For the first several years of our marriage, my husband nagged, what felt like fortnightly, “we need to sit down and make some financial goals.” His suggestion was met with a habitual eye roll, (because I’m stubborn and snarky,) but also because I’m a financial first-grader in many regards and didn’t fully understand what he meant by “financial goals.” My response was always a reluctant consent for procrastinated compliance, “okay, but let’s not do it tonight, maybe at our next budget pow wow.” I mistakenly equated making financial goals with nailing down some arbitrary retirement figures upon whose altar I’d be sacrificing not-so-necessary, but oh-so-desirable Target purchases for decades to come.
As is so often the case, what we needed, even before financial goals, was better communication. Once I was freed from my errant preconceived notions and realized that my desires for a new camera or two inch blinds for the living room windows could also be included in (and eventually fulfilled by) financial goals, I was cheerfully onboard for setting them and working towards them.

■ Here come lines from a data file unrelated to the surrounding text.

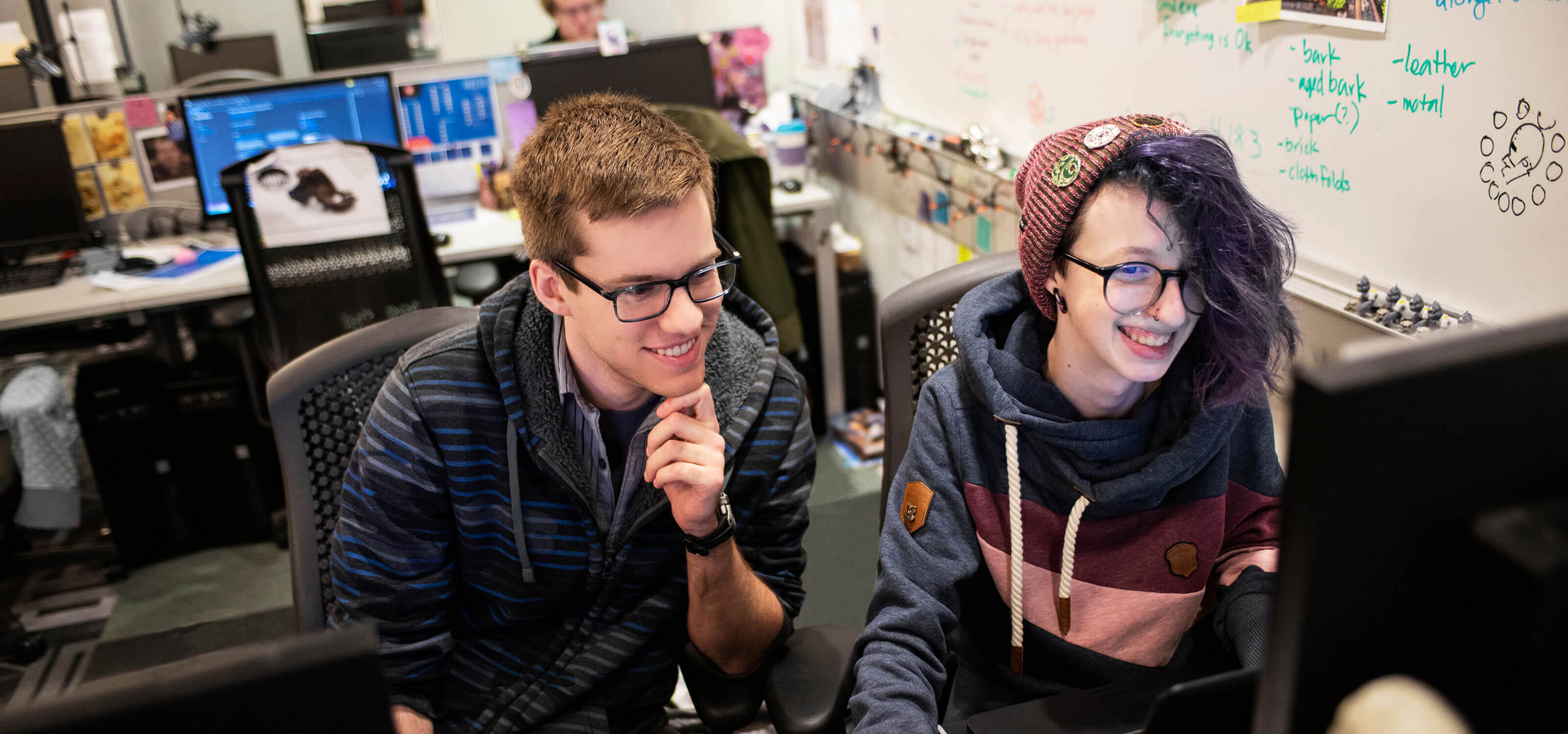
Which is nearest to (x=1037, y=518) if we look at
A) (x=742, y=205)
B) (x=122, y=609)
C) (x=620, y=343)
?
(x=620, y=343)

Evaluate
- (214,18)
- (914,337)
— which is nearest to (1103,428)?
(914,337)

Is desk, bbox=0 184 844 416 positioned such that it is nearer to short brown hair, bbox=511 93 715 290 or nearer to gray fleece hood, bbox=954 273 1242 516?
short brown hair, bbox=511 93 715 290

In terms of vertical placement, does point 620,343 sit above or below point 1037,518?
above

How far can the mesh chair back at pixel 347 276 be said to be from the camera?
2.27 meters

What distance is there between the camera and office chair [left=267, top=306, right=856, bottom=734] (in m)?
1.15

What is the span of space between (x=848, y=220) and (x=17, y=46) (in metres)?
2.68

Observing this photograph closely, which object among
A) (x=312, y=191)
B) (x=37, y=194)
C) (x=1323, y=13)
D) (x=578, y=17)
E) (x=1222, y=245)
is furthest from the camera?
(x=578, y=17)

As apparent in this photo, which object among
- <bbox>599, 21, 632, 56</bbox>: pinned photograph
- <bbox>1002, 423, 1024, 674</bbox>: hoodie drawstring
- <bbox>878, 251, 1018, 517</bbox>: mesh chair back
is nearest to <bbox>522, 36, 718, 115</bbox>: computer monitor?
<bbox>599, 21, 632, 56</bbox>: pinned photograph

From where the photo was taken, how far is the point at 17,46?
3143 mm

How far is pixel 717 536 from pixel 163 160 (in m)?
2.74

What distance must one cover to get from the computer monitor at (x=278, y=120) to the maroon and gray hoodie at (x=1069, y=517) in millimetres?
2273

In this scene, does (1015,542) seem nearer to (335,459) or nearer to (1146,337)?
(1146,337)

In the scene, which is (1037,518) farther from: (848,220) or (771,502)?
(848,220)

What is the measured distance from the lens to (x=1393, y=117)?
127 cm
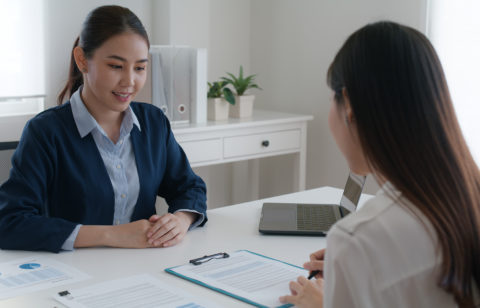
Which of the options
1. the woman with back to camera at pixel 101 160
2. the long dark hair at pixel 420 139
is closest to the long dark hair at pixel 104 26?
Answer: the woman with back to camera at pixel 101 160

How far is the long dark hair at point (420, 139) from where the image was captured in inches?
30.5

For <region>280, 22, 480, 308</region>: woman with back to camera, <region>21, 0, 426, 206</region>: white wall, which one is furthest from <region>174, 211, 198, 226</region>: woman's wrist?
<region>21, 0, 426, 206</region>: white wall

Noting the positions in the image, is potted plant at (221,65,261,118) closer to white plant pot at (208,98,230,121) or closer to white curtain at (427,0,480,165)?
white plant pot at (208,98,230,121)

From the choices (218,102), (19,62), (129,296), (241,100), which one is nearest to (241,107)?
(241,100)

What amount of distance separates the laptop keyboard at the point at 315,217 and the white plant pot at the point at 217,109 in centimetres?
130

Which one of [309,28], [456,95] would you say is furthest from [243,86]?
[456,95]

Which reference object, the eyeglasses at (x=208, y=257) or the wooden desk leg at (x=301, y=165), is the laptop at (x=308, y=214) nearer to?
the eyeglasses at (x=208, y=257)

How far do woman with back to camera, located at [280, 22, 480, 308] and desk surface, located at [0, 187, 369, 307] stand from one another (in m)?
0.38

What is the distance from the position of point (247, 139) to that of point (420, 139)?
221 cm

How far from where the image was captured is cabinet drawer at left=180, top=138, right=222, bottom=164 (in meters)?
2.76

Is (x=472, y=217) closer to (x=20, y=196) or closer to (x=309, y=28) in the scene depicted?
(x=20, y=196)

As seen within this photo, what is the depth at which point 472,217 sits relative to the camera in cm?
79

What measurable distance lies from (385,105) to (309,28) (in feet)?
8.70

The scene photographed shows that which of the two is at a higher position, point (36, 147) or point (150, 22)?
point (150, 22)
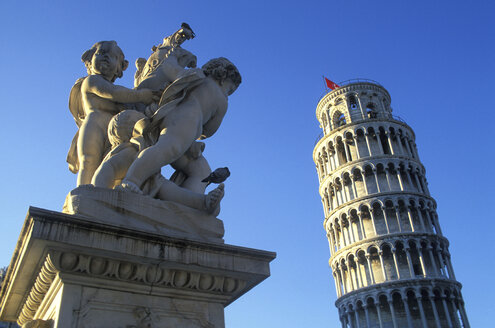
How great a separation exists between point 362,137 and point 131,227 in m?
46.9

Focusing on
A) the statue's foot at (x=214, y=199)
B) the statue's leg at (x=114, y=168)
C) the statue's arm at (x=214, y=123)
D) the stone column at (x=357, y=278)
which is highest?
the stone column at (x=357, y=278)

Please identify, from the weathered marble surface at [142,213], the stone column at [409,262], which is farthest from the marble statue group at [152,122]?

Our goal setting sessions have, as a result of improved communication and understanding, become more successful and enjoyable. And the striving for said goals, even when it requires consumer restraint, has been equally satisfying.
Here’s what’s helped our financial goal-setting
At the goal-setting table it is mutually understood that there is no such thing as a stupid goal; if it is important to one of us, it’s important enough to at least consider making it a bona fide family goal.
Breaking up our objectives into short, mid, and long term categories has helped us prioritize our desires and devise appropriately aggressive savings strategies to reach our goals in a time frame we’ve mutually agreed on.
I hesitate to even mention this because it seems so obvious as to go without saying, but the only way your voice and your desires will ever be considered in the financial plans is if you actively and assertively participate in the laying of those plans. In abdicating the responsibility of setting financial goals to my husband, I was also abdicating my right to have my desires considered in the financial plan. It wasn’t until I stepped in as an active and opinionated participant in the goal-setting process that I realized how productive and satisfying a process it could be.
Having goals on the list that I feel strongly about has made it easier to resist enticing little non-necessity items that whittle away at the available funds sum. I don’t feel like a retirement martyr when saying no to a cute pair of earrings, because instead of trying to imagine the gratification that tiny sum will bring us in our grizzled seventies, I’m imagining that $7.99 going into the “new blinds fund,” feeling totally triumphant that my current restraint has just brought us closer to less distant future gratification.
Sometimes we have to speak each other’s financial language to help each other understand the importance of certain goals — it helps me contextualize his lofty aspirations for long-term savings when my husband says, “saving aggressively for the future is as important to me as our weekly date night budget is to you.” With just that quick sentence, it’s suddenly very clear to me how non-negotiable the long-term savings is for him, and the overall give and take feels less sacrificial and more altruistic.
With mutually defined financial objectives, we are able to consciously align our spending with what we value because we have determined and discussed those values (read: goals), in a moment much more rational and clear than the one at the check-out stand. Like most of my husband’s suggestions that I’m reluctant to agree to, operating with financial goals in mind has proven to be a tremendously helpful step in the right direction for the monetary arm of our household.